夏伯然可是与十七皇子一道回的大晋国,十七皇子要找可心的女人,夏伯然怎么可能半点消息都没有收到。
夏伯然也是男人,对于十七皇子提到夏池洛时的目光,那是熟悉得不行。
看到素来冰冷无情的十七皇子,唯有念到夏池洛的名字时,平静的眸仁晨才起一点波澜,夏伯然还有什么不明白的。
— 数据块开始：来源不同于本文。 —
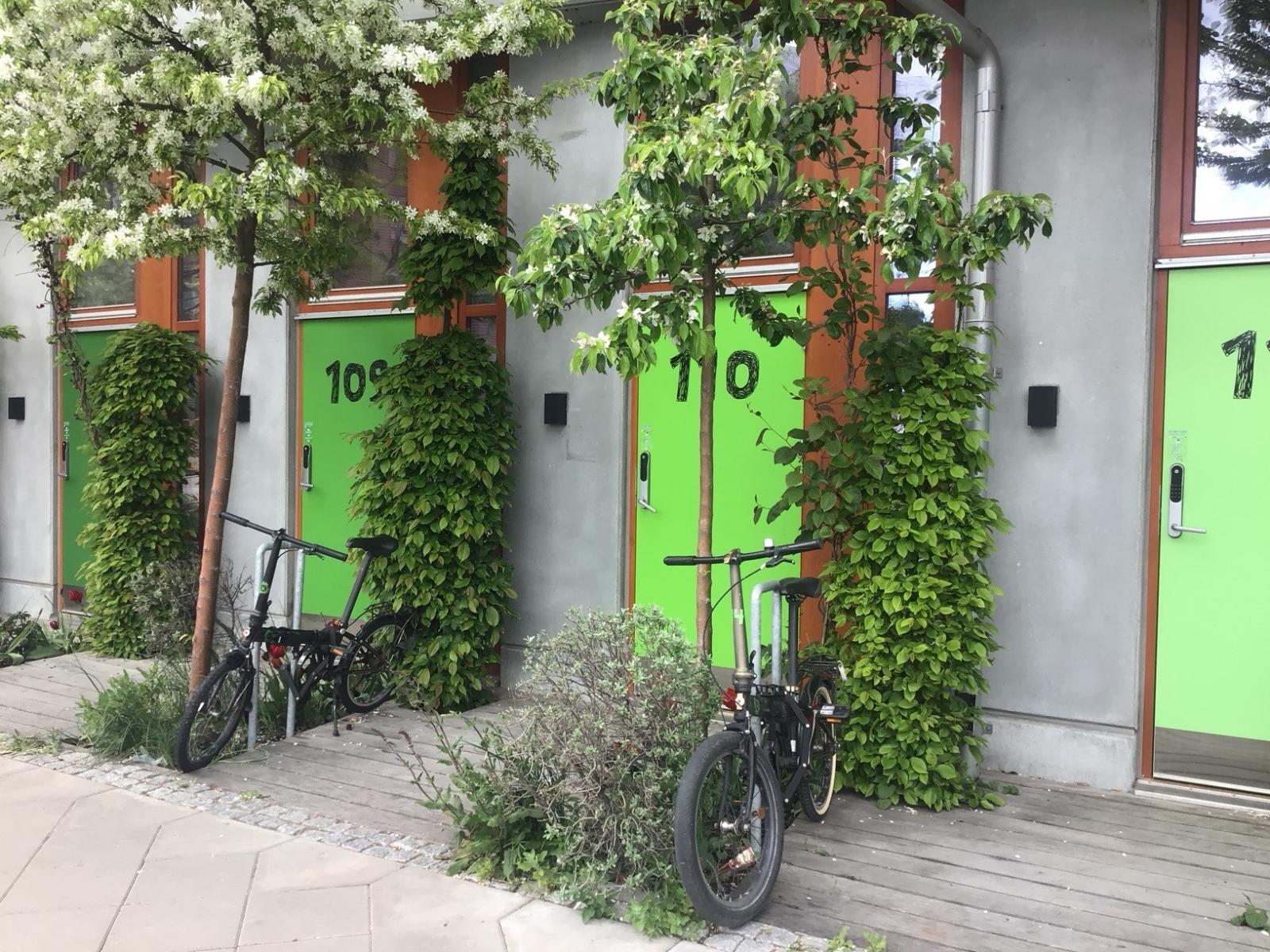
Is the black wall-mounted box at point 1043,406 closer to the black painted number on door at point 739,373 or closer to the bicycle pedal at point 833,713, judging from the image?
the black painted number on door at point 739,373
所以,十七皇子一表现出要找女人,夏伯然可是好好地帮上了十七皇子一把。
被十七皇子收入帐内的那两个女人,正是夏伯然依着夏池洛的样子给找的。
其中一个脸形与夏池洛比较像,最受宠的那位如夫人则是眼里的灵动有几分与夏池洛相似。
在十七皇子的面前,夏伯然如此讲不上话,甚至被分派了那么一个闲散的官职都能熬得下去。
正是因为,夏伯然知道,自己在十七皇子这儿并不算得上是完全绝望。
只要有那位如夫人在,待到恰当的时机,如夫人帮他说一、两句好话,可是比他做几件事情都来得有用。
但是,不到万不得已,夏伯然还不想那么早动用如夫人这颗棋子。
且,夏伯然也发现,那位如夫人得了宠之后,便忘了谁是她的恩人了。
为此,夏伯然也想抓准时机,好好利用如夫人欠他的这个人情。
夏伯然哪里想到,如夫人次他的人情,他还没有要回来,反而是他再次卖了如夫人一个人情。
夏池洛怀有十七皇子“子嗣”的消息,可不就是夏伯然透露给如夫人的。
当然,夏池洛肚子里的孩子到底是谁的,夏伯然很清楚。
不过,如夫人不清楚那就够了。
为此,夏伯然只是巧施小计,随便在如夫人的面前含糊不清地说了几句十七皇子很在意一个大肚子的女人,那女人肚子里的孩子,十七皇子似乎十分紧张诸如此类的话,便使得如夫人完全误会了。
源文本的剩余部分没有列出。